Associated regulation: some documents can be classified according to the regulation to which the information they contain is related. EU-GDPR with personal data, PCI for payment and credit card data, etc.
Data types: a document can contain personal data, financial data, health data… These types of data are often directly related to regulations. Such as personal data with EU-GDPR.
Reach of dissemination: establishes the extent to which a specific critical document can be distributed: internal dissemination, suppliers, etc.
Restricting classification to a diagram based exclusively on the sensitivity of the information is not always the most appropriate approach. When using rudimentary classification tools, users may wonder what sensitivity level should be assigned to the document. Some organisations have well-defined and rule-marked classification diagrams based on the sensitivity or criticality of the information (e. g., NATO classification diagram), but this is not usual in most companies and organisations.
In regulated sectors such as finance, it can be more beneficial to label data as subject to PCI regulation, instead of using labels based on criticality or dissemination scope, since it is much easier for corporate users to identify. The previously mentioned AI and Machine Learning can be flexible when adapting the classification based on all those dimensions, without being limited to only one classification based on the sensitivity level. Furthermore, it can make suggestions to the user taking into account all dimensions.
Benefits of AI and Machine Learning applied to Data Classification
Thanks to this technology, organisations can get to understand better their data footprint with greater accuracy. They can fully trust the classification and know their current position regarding the risk of the data they manage. This is a very important point, since having knowledge of the risk of all their data allows a proactive management and security.
Another key point is to make the classification process easier for users so that there are no errors that could lead to serious consequences. This way, users will not need training to classify documents, anyone can do it correctly. Technologies must be easy to implement and use, but they also have to be effective so that their adoption does not incur high costs or wastes of time without fully reliable results, something which is intended to avoid with this innovative technology based on AI and ML.
SealPath Data Classification powered by Getvisibility boosted by AI and Machine Learning
SealPath is a leading provider of security focused on data and digital rights management, that applies the latest Artificial Intelligence and Machine Learning technology in its “SealPath Data Classification powered by Getvisibility” solution.

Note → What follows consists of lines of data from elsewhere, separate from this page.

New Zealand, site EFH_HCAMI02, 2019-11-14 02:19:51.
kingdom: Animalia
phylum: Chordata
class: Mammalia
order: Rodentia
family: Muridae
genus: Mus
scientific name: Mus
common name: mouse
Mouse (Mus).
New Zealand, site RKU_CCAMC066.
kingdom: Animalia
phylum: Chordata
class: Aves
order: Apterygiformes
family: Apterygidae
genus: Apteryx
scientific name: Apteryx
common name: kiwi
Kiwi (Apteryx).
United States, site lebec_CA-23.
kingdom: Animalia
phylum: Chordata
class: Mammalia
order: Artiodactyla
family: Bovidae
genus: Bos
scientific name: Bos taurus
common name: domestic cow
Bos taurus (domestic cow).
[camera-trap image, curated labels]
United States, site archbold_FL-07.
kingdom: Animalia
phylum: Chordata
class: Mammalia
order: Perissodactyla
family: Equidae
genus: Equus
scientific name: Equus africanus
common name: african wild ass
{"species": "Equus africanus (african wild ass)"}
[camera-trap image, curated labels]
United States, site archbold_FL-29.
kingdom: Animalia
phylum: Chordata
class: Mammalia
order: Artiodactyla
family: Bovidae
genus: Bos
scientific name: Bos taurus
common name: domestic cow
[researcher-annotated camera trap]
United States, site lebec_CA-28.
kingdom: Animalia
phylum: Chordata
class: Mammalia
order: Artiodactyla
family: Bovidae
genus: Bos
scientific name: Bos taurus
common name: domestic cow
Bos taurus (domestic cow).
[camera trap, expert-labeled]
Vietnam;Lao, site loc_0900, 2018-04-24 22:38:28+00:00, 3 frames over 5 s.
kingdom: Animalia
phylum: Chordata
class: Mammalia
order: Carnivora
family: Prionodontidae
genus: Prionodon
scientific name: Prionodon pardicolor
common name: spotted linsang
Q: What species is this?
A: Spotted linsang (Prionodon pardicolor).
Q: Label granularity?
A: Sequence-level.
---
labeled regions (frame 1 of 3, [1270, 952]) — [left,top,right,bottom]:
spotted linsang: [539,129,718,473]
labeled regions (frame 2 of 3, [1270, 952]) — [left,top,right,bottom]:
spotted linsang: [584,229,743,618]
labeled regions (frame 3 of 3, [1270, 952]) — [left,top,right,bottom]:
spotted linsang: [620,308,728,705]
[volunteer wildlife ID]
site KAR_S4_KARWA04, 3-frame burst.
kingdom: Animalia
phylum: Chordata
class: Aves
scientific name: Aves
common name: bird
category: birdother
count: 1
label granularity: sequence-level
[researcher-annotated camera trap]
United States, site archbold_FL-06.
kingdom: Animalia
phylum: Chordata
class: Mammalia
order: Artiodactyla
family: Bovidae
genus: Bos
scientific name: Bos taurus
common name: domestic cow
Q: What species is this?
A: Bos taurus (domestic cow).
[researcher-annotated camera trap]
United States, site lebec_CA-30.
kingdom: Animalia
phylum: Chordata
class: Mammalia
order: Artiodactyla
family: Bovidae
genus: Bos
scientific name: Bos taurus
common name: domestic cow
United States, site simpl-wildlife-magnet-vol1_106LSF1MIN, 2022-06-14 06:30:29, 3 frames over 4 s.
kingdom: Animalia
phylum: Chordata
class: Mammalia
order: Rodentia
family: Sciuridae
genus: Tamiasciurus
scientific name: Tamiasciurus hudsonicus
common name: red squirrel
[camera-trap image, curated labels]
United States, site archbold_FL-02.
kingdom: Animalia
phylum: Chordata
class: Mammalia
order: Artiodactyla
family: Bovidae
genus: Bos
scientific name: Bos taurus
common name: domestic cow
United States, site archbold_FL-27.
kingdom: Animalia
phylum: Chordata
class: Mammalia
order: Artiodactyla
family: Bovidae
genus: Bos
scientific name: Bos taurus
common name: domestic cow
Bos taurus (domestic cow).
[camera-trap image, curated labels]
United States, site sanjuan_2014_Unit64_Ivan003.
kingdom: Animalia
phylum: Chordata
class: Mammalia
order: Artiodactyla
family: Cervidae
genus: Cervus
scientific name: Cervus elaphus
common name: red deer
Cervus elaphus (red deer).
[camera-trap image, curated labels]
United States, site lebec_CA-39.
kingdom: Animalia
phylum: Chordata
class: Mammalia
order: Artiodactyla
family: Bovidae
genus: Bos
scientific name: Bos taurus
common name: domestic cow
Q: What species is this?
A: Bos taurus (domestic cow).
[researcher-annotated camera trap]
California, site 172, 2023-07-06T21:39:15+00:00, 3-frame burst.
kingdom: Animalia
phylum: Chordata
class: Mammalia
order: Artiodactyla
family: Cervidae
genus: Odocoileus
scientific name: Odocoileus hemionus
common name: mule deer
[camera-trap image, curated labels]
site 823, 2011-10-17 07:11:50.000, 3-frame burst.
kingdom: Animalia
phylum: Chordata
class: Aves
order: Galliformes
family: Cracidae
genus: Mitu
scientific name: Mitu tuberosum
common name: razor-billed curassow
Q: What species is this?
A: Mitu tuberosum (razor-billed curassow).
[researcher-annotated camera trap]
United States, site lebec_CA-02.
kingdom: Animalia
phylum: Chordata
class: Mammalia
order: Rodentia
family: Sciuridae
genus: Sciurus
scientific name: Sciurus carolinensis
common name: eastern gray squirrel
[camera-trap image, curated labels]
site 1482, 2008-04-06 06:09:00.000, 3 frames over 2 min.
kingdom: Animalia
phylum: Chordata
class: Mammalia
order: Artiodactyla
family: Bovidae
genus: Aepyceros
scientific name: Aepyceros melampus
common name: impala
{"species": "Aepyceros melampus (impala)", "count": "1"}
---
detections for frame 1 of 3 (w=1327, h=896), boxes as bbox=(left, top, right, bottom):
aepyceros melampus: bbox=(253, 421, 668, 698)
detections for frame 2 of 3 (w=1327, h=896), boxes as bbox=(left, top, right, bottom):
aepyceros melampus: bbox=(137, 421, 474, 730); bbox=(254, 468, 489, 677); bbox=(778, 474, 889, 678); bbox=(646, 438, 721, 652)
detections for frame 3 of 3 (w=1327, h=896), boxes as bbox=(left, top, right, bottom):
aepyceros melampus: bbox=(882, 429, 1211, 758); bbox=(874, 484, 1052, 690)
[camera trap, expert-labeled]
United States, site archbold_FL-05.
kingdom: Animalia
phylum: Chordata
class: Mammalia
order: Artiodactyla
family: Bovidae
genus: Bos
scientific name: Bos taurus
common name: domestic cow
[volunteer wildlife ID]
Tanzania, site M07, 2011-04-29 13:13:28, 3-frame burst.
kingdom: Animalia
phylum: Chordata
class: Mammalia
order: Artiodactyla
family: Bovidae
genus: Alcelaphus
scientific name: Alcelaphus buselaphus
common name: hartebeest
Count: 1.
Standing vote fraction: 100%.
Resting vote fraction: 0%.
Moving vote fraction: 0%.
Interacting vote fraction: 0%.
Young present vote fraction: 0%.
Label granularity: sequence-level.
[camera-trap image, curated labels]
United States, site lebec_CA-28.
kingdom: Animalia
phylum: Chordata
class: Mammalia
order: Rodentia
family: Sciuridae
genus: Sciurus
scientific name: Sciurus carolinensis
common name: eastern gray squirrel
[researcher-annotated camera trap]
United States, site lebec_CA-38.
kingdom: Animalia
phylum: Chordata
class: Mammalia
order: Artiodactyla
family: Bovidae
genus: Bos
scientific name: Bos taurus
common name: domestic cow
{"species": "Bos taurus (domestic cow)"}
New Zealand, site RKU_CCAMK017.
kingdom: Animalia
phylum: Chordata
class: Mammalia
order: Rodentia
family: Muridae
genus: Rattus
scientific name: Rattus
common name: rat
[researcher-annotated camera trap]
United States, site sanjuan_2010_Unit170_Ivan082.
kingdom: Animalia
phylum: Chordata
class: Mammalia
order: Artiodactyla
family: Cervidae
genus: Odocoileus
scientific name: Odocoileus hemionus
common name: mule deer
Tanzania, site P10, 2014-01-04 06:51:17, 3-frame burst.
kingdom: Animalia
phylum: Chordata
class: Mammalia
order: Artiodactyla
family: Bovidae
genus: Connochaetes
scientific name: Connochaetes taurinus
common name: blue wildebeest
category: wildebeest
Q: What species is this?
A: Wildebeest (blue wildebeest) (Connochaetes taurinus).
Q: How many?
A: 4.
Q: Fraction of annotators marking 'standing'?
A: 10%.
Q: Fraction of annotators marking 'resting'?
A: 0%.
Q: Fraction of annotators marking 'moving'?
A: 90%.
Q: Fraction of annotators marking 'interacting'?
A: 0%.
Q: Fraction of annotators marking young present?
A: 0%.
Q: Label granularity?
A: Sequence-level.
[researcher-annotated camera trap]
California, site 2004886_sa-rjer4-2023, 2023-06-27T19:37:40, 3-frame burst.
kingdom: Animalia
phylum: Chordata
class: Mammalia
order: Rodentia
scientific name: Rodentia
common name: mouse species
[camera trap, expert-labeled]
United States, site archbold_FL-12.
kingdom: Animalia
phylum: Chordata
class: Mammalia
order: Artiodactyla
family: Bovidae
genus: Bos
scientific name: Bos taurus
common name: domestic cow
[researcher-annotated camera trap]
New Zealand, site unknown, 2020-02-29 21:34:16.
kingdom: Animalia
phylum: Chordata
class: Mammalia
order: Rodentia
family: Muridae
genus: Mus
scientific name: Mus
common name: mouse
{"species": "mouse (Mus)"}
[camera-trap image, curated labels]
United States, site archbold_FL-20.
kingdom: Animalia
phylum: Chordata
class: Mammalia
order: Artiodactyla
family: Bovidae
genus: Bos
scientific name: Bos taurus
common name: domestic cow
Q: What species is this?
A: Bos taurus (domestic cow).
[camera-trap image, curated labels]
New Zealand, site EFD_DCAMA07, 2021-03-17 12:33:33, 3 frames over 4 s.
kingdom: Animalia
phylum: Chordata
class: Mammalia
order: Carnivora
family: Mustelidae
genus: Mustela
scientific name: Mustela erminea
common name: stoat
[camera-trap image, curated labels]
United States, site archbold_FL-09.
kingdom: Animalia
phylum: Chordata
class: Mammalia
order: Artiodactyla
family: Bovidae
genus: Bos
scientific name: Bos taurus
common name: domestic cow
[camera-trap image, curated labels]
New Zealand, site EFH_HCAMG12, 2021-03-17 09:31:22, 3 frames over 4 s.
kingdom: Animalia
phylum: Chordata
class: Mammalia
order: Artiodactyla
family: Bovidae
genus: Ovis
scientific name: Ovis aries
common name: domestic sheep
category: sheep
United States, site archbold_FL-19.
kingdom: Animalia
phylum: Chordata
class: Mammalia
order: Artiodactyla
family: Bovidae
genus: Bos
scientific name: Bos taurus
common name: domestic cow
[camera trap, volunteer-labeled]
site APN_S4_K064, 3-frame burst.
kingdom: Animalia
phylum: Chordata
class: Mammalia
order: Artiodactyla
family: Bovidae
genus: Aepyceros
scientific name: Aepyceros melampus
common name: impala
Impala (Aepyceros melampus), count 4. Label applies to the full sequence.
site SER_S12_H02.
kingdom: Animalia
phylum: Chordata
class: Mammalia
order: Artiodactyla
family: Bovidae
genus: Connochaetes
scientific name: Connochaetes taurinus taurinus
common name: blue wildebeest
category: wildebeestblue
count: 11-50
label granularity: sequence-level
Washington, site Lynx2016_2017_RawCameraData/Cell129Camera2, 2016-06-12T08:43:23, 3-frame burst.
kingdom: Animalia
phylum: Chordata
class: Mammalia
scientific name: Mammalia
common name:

SealPath Data Classification provides an advanced solution for visibility, protection, control and dynamic understanding of data as they are created. This innovative AI-enhanced data classification and automatic protection of tagged information tool provides the technology that corporate customers need to classify data in a secure and precise way throughout its life cycle. This way, organisations of any sector get the capacity to avoid data leaks and gain compliance of the most severe data protection regulations.
With SealPath Data Classification, the user receives suggestions about the classification level when creating and editing a document. The software learns and adapts to different types of documents by continuously improving its accuracy through AI, and allows organisations to classify unstructured information with unprecedent confidence.
SealPath’s information protection tool is perfectly integrated with the intelligent data classification system, so that files classified with a certain classification level or held to a specific regulation can also be protected automatically and without user intervention with SealPath’s digital rights management solution.
SealPath’s protection, together with the classification system boosted by AI and Machine Learning, accelerates an organisation’s efforts to avoid data classification errors in a quick and worthwhile way.